3

Scenario:

Three node (shared nothing) cluster on Windows Server 2012. Two nodes in the primary data center, both with votes (node weight = 1), and a file share witness. The third node is in a remote data center and has no votes (node weight of 0).

Problem: One cluster node (which owned the cluster name), went down for automatic updates. The cluster name failed to the remote data center node and the remote node was able to get a lock on the file share witness file. At that point, our VPN tunnel dropped. The one node that was up in the primary data center (and had services running) noticed that the remote cluster node was down and attempted to bring the cluster name online. The file share witness file was still locked by the remote node, and the one visible running cluster node in the primary data center was unable to bring the cluster name online and it shut down the cluster service on itself.
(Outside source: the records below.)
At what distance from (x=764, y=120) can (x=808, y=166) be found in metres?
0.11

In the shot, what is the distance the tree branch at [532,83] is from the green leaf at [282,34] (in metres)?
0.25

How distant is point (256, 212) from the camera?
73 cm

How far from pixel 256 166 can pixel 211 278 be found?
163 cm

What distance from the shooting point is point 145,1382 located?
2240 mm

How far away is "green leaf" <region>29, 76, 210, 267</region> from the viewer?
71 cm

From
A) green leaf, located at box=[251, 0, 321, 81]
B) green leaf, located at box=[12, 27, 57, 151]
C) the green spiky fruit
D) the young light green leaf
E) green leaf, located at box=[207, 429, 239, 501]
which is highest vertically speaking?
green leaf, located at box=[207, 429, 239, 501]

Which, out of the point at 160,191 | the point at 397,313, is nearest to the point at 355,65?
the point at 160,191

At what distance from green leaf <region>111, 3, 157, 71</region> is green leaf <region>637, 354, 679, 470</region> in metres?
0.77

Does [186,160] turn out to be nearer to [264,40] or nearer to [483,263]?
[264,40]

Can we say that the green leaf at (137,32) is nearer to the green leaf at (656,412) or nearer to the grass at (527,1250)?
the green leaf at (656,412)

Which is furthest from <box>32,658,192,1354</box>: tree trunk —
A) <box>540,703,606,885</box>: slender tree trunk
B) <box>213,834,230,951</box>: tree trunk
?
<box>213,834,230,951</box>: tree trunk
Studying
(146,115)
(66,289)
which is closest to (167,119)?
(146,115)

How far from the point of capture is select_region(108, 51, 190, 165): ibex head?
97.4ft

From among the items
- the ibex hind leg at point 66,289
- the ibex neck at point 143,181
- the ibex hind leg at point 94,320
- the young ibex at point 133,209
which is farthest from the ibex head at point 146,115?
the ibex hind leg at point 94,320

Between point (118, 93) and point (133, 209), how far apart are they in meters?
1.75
Caveats: Firewalling the file share from the remote node is not an option due to other processes that use it.

I've considered attempting to remove the remote cluster node from possible owners of the cluster name, but I've not done or tested that before and I don't want to blow up my production cluster. Is it possible to remove a cluster node from possible owners for the cluster name? If we have to fail our services to the remote data center, there are a number of moving pieces that need be coordinated, so I don't want "automated" failover of service to the remote data center. The reason the remote node is in a cluster at all is for the SQL Server Availability Groups, to manage the replication to the remote node.

I've also considered removing the file share witness and giving the remote node a vote. The new dynamic quorum "should" keep the cluster online if one node goes down for a reboot and network connectivity is lost to the remote data center.

Given my scenario, which option (or other alternatives) will give me the highest availability.

Steven Murawski
  • 1,570
  • 3
  • 14
  • 25

2 Answers2

3

I actually like giving the remote node a vote because it'd make planned failovers that much easier. You could migrate databases & resources over to the remote datacenter, then gradually shut down the nodes in the primary datacenter, and you wouldn't have to monkey with the voting in order to get it to work. Plus, you're not worried about high availability on the file share.

Brent Ozar
  • 4,425
  • 17
  • 21
2

So I'm with Brent here. I've never been a fan of removing a node as a voter unless you are absolutely 100% sure that you don't care about it. The one thing you should strive to do is keep the WSFC cluster group where your primary replica is to hopefully avoid split brain.

Removing the cluster node as a possible owner from the WSFC is a bad idea. If you need to do that, evict the node from the cluster. Bad, bad mojo.

With Windows Server 2012 you also have dynamic quorum so unless your failures were all simultaneous, you can pretty much get down to last man standing (with warnings, of course).

Also, I would solve any network issues. They will be killer in a geographically dispersed situation as you can tell.

Allan Hirt
  • 41
  • 3